> **OPDRACHT**
Zet de tekst over het maatschappelijk vastgoed van de gemeente voort, te beginnen na de laatste zin die er staat.

> **FRAGMENT UIT DOCUMENT**
==================================================

2. Maatschappelijk vastgoed in eigendom van derden waarmee de gemeente een
subsidierelatie heeft, bijvoorbeeld de sportvoorzieningen, bibliotheek.
3. Overig maatschappelijk vastgoed in eigendom van derden, bijvoorbeeld de musea,
kulturhusen.
De verantwoordelijkheid voor het vastgoed is over verschillende afdelingen binnen de gemeente en gelijktijdig verschillende organisaties (schoolbesturen, WiE-Sport, stichtingsbesturen) verdeeld. Een totaaloverzicht ontbreekt. Om die reden is een Strategisch VastgoedPlan in ontwikkeling om het totale vastgoed en de eigendoms-verhoudingen in beeld te brengen. Naast het in zicht brengen van het totale maatschappelijk vastgoed wordt van het in eigendom zijnde maatschappelijk vastgoed de staat van onderhoud (beheer- en onderhoudsplannen) en potentiële verduurzamingmaatregelen in beeld gebracht. Op basis van dit totale inzicht volgt een advies per in eigendom zijnde locatie hoe hier toekomstig mee om te gaan.
De gevolgen hiervan zijn uiteraard nog niet in beeld. Voorshands hanteren wij voor de paragraaf een bedrag van € 500.000.

==================================================

> **FRAGMENTEN UIT LIJST**
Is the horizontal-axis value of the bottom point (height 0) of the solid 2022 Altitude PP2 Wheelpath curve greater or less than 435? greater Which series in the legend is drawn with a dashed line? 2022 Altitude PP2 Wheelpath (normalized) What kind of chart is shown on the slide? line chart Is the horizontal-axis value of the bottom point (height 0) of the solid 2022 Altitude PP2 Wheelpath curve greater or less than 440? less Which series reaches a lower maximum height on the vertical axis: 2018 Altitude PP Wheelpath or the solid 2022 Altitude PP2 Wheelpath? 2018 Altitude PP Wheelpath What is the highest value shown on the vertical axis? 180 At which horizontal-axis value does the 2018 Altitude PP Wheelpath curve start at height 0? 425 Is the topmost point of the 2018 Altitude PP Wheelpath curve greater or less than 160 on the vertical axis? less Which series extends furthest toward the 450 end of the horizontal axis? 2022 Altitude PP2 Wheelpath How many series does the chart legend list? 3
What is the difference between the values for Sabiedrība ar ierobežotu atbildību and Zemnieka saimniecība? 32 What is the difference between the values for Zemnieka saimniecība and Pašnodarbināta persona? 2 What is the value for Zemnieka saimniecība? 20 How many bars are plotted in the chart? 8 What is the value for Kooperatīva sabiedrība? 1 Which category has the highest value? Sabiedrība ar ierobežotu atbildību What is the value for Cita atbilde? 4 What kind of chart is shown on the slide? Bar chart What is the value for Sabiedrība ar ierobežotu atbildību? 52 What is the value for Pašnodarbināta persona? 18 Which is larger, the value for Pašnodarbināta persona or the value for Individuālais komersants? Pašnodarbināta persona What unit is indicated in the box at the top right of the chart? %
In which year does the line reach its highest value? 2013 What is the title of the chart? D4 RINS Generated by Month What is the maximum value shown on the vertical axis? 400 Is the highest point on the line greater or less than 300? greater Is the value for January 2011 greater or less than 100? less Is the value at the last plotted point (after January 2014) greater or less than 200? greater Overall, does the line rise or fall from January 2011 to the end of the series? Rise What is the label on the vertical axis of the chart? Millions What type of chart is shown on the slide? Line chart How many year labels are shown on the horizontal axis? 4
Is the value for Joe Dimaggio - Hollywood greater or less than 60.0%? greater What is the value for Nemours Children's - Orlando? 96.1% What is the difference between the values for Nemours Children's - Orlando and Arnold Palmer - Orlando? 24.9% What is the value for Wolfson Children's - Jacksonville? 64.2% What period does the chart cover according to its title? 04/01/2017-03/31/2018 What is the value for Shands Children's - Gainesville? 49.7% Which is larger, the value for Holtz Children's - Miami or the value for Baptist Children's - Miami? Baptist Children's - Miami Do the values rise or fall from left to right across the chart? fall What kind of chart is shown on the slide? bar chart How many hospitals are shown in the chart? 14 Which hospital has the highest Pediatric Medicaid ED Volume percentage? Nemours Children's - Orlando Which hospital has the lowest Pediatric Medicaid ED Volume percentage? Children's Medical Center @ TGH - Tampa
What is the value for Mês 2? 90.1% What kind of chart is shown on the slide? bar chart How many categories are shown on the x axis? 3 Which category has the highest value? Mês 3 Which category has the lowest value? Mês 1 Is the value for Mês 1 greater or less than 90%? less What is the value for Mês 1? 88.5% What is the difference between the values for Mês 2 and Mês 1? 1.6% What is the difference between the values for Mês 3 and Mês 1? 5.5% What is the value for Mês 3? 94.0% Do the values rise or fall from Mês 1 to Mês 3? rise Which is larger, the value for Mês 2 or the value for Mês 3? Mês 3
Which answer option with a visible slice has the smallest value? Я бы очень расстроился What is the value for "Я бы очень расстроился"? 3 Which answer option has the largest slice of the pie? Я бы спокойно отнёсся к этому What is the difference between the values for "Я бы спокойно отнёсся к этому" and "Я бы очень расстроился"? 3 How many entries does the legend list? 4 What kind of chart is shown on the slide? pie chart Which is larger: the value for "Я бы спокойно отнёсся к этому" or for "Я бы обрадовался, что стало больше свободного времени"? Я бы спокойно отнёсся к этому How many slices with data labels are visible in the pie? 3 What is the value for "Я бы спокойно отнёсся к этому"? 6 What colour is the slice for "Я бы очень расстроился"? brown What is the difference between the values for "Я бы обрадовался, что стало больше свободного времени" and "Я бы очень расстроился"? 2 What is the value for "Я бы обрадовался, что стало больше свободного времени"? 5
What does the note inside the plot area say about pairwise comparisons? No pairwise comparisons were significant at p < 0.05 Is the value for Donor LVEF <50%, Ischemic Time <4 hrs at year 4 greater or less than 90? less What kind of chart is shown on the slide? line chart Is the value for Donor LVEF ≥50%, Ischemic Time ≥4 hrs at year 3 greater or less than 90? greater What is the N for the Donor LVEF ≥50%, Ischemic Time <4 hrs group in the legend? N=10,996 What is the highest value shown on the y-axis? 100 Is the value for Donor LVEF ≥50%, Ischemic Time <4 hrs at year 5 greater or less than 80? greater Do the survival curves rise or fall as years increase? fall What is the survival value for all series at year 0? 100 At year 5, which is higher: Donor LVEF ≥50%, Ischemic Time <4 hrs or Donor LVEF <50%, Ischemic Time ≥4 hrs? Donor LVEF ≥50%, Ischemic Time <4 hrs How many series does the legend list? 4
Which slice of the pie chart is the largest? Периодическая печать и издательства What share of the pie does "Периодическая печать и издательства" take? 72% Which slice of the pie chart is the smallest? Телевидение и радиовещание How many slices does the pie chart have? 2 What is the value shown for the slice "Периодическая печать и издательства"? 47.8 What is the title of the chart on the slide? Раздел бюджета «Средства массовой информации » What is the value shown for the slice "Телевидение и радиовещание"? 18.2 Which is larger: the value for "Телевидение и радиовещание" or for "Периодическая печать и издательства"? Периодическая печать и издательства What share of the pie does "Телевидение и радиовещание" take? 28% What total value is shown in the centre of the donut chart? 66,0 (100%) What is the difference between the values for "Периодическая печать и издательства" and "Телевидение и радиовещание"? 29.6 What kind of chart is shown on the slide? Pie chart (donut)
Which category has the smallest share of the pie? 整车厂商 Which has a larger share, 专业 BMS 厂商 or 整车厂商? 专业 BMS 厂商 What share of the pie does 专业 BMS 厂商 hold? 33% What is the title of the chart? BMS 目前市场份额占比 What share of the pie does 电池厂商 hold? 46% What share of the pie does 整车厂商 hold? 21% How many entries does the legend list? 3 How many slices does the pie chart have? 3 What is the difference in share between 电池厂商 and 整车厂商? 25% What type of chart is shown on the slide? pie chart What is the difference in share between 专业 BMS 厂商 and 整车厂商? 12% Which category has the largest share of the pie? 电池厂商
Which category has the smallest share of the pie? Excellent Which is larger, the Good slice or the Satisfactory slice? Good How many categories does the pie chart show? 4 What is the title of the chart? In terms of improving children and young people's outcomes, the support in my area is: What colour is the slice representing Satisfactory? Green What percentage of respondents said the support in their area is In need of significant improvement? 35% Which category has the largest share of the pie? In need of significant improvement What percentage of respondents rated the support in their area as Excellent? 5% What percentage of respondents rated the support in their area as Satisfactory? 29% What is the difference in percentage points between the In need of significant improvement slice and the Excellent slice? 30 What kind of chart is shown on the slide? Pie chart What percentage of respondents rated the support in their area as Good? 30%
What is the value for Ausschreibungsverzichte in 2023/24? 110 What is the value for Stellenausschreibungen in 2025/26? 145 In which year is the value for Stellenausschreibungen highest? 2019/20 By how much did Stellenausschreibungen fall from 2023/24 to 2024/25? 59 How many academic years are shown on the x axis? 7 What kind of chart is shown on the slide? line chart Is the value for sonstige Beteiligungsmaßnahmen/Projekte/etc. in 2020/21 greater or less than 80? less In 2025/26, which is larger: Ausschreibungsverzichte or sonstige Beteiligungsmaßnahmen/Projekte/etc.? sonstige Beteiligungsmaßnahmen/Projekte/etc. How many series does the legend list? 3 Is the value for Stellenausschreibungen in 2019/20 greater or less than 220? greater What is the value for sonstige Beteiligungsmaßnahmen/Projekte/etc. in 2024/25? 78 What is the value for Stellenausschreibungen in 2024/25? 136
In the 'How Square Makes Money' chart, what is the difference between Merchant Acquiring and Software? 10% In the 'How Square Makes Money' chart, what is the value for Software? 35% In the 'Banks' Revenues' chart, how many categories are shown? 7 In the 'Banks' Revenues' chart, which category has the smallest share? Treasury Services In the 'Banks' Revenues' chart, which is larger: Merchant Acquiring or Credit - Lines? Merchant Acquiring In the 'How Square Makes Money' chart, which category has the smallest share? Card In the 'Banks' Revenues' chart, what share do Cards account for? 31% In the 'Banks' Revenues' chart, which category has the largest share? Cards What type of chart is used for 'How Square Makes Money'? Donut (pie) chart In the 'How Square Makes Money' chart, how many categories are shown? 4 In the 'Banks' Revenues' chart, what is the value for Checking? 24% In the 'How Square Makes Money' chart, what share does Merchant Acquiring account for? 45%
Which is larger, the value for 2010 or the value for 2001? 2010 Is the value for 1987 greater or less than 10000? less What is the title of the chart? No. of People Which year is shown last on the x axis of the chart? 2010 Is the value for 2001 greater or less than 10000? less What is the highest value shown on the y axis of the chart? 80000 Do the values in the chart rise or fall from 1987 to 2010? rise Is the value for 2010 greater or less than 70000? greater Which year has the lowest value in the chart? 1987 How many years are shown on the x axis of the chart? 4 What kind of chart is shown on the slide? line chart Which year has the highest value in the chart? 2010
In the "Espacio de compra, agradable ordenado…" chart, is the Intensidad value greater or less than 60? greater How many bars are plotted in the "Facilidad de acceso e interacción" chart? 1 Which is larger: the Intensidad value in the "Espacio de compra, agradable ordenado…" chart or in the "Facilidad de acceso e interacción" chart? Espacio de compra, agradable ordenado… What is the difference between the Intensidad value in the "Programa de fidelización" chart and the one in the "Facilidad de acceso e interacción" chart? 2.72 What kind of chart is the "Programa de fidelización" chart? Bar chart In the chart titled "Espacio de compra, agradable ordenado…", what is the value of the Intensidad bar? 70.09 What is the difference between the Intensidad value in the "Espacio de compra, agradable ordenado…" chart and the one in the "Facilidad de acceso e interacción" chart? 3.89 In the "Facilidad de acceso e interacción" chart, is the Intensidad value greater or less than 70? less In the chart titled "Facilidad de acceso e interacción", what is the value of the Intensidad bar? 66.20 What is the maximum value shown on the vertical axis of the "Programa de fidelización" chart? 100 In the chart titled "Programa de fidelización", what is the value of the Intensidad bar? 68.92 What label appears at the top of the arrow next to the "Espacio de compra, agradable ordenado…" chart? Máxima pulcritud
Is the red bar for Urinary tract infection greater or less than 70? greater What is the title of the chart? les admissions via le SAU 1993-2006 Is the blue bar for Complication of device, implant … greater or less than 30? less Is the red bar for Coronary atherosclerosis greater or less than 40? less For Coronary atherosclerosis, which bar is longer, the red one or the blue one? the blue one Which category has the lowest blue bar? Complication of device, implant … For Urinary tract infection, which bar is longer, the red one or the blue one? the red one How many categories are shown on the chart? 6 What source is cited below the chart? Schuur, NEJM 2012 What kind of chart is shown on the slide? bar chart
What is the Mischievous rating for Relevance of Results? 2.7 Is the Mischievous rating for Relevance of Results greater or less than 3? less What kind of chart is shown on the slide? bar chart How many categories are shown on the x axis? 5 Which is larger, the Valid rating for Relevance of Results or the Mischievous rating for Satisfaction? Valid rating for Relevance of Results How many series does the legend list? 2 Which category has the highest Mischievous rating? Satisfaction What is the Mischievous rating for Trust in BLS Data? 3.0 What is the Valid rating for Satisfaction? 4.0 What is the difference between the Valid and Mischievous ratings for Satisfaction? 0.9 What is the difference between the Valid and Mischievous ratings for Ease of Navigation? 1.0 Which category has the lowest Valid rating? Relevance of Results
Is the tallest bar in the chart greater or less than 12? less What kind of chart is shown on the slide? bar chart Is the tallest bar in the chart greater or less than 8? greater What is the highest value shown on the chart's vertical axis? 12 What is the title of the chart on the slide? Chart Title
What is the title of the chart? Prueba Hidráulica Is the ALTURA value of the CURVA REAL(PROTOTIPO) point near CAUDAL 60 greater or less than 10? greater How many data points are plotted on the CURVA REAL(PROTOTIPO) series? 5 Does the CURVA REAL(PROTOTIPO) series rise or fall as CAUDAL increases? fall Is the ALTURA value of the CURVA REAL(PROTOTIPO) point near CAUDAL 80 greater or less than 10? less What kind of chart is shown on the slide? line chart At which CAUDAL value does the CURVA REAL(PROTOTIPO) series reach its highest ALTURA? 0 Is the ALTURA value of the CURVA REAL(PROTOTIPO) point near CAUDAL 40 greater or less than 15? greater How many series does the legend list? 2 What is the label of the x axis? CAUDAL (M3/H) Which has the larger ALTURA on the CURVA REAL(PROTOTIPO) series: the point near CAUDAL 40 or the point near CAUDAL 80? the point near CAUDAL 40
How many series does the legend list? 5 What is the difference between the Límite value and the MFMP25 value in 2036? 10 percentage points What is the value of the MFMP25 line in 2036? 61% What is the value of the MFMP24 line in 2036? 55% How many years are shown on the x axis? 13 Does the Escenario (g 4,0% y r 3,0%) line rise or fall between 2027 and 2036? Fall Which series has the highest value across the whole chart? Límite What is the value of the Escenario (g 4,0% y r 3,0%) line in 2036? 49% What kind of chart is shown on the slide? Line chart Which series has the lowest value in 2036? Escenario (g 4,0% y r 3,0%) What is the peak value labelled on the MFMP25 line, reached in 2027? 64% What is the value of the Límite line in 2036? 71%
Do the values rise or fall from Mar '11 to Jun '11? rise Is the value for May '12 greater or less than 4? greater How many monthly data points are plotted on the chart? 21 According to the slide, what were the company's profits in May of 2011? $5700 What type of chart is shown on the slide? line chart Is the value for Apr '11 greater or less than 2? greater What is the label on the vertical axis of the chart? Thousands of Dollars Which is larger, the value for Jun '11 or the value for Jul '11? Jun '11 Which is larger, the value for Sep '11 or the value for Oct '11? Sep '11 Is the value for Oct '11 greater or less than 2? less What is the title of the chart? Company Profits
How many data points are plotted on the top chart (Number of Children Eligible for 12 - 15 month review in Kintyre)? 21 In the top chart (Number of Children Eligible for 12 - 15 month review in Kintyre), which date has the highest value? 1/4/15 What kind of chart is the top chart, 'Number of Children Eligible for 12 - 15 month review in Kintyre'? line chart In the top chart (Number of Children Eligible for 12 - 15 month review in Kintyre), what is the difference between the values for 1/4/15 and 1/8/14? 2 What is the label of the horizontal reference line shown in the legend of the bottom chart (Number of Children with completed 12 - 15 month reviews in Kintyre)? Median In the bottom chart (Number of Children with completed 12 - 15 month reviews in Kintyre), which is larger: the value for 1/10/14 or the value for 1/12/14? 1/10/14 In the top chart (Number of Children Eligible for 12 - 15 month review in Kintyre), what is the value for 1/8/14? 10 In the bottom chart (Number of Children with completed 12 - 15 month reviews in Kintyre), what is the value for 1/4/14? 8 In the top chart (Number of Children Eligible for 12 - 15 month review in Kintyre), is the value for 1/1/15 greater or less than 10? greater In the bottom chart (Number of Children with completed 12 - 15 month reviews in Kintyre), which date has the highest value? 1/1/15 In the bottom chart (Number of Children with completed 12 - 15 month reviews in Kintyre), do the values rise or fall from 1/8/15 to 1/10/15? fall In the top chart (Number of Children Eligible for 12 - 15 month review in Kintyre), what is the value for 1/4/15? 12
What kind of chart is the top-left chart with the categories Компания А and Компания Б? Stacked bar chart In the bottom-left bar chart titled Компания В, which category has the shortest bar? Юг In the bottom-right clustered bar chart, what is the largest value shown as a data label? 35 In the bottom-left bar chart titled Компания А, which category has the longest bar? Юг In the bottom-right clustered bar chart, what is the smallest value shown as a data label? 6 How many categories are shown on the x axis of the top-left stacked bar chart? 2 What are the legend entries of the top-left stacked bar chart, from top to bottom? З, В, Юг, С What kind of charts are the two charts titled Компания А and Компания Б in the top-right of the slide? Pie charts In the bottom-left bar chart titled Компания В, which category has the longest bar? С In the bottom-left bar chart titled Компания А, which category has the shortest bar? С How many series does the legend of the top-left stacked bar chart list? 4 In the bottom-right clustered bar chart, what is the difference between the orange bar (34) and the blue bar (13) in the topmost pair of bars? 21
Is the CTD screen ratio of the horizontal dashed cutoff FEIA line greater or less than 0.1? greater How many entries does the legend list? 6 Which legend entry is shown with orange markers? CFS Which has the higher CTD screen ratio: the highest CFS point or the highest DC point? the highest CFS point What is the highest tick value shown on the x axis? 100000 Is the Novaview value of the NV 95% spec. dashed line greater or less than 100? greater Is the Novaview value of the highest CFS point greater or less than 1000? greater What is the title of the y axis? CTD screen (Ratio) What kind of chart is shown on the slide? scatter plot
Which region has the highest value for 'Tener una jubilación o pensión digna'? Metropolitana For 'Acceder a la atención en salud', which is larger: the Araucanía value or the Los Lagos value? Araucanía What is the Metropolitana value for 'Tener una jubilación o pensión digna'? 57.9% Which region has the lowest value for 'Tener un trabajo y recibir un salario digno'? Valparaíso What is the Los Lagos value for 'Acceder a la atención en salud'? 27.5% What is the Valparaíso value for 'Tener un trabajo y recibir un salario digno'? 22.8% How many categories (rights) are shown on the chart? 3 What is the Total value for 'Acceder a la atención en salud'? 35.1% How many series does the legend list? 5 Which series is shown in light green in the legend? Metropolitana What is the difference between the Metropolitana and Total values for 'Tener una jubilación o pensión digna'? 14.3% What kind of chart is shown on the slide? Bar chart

==================================================

> **ANTWOORDRUIMTE**
11. Informatiebeveiliging
Datalekken kunnen leiden tot (hoge) boetes maar ook tot herstelmaatregelen waarvoor extra personeel dan wel apparatuur/software nodig is. Recente gevallen bij overheidsinstellingen en onderwijsinstellingen tonen aan dat de impact mogelijk fors kan zijn. Wij schatten de impact op € 1,5 miljoen.
12. Vennootschapsbelastingplicht (VpB)
Vanaf 2016 vallen de gemeenten voor ondernemersactiviteiten onder de VpB. Indien in fiscaal opzicht winst wordt gemaakt moet daarover belasting worden afgedragen aan de fiscus. Op dit gaan we ervan uit dat er geen winst wordt gemaakt, dit kan echter in de toekomst wijzigen. Wij schatten het maximale risico op € 700.000.
13. Onderhoud kapitaalgoederen, groen en wegen
In de begroting voor 2024 gaat in het beleidsveld wegen, riolering en groen circa € 6,6 miljoen om. Daarnaast zijn in de eenmalige sfeer kredieten beschikbaar. We houden rekening met een risico van calamiteiten tot 20% van het exploitatiebudget ofwel € 1,3 miljoen.
14. Inflatie bij inkoop en projecten
Bij inkoop en projecten van de gemeente zien we risico’s vanwege de hoge inflatie. Kosten worden hoger en prijzen in offertes hebben soms maar een korte geldigheidsduur. Projecten vertragen (vanwege tekort aan materialen), worden duurder dan de beschikbaar gestelde budgetten of er moeten concessies gedaan worden in kwaliteit. Deze risico’s zijn grotendeels extern.
Een goede inschatting van het risico is niet te maken. Voor deze paragraaf houden we rekening met een aanvullend risico van € 1.000.000.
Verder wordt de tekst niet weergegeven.